# Try to keep creating, even through all the bull shit



## Deleted member 18141 (Apr 26, 2017)

It feels like i've been loosing my mind lately trying to find a place to squat in NYC. Rent here is astronomical and even with a job i'm scraping to make ends meet. I haven't had the energy to draw in a while but going through some old files I found some drawings from when my mood was a bit sunnier. Thought I'd share them here with you guys. Gives me a little hope that when I feel better and find a better place to call home I'll be able to bust out some new work.~


----------



## beersalt (Apr 26, 2017)

Damn, these are badass.
Looking forward to seein' more of your work.
Excited to see what you start creating when your situation levels out. Keep yer head up!


----------



## f1ng3rz (Apr 26, 2017)

These are beautiful, keep making, nothing better for a rough patch than making.

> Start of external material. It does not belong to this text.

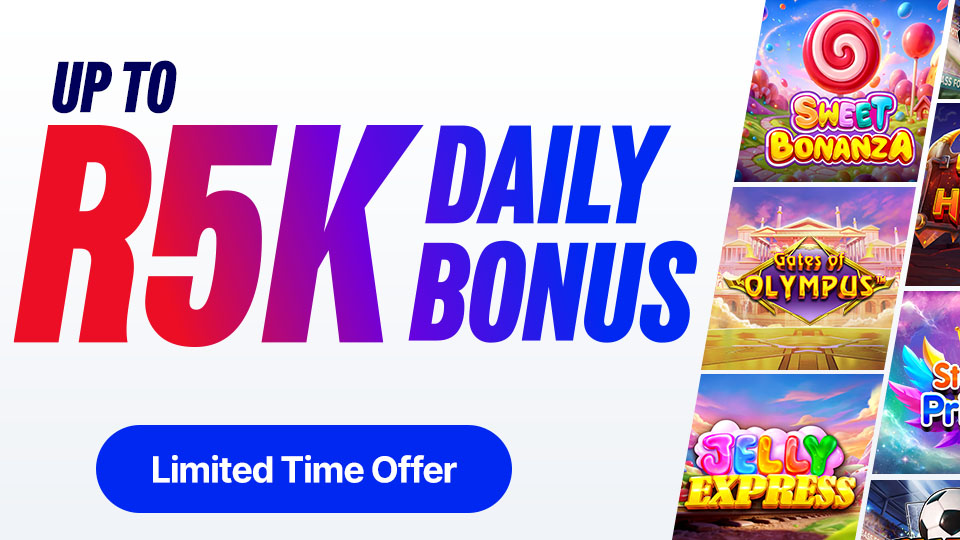 Up to 300 Free Spins every week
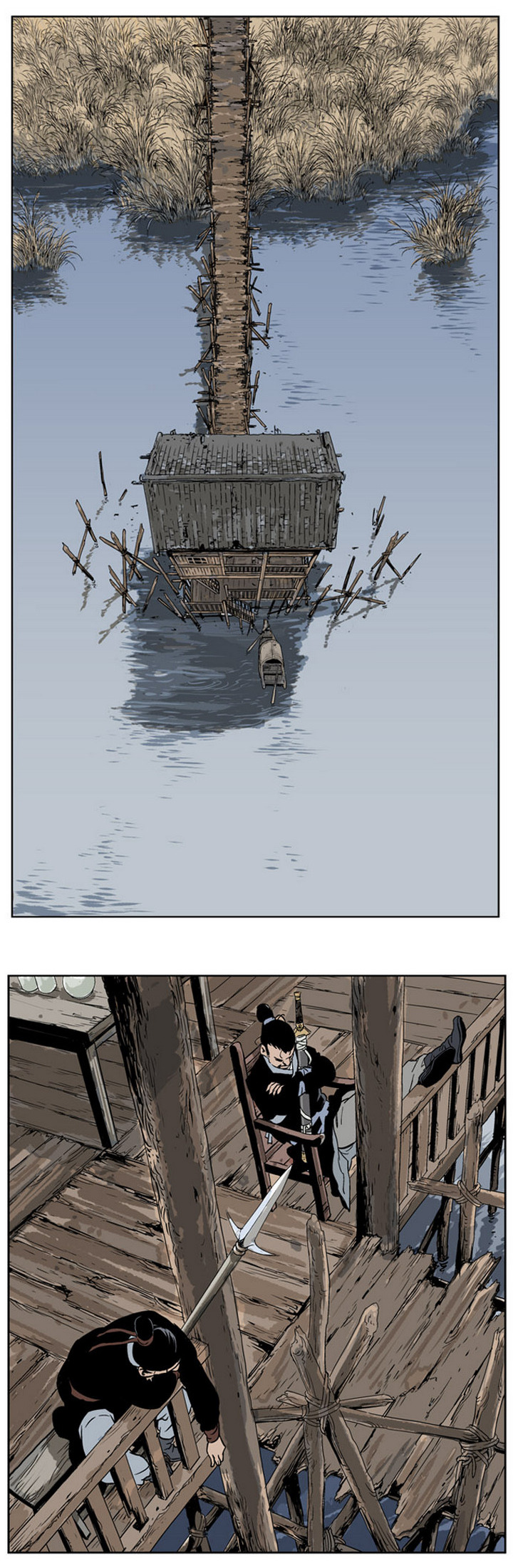 à¸­à¹ˆà¸²à¸™à¸¡à¸±à¸‡à¸‡à¸° à¸­à¹ˆà¸²à¸™à¸à¸²à¸£à¹Œà¸•à¸¹à¸™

Also, fellow NYCer, have you looked in Chinatown? I hear the rents are pretty low, assuming you have roommates.


----------



## awkwardshelby (Apr 27, 2017)

I keep coming back to look at these, so fucking cool.


----------



## Deleted member 18141 (Apr 27, 2017)

awkwardshelby said:


> I keep coming back to look at these, so fucking cool.


thank you thank you thank you!! love your profile pic btw!!


----------



## awkwardshelby (Apr 27, 2017)

Erinn Oface said:


> thank you thank you thank you!! love your profile pic btw!!



Super duper welcome and thank you as well!!


----------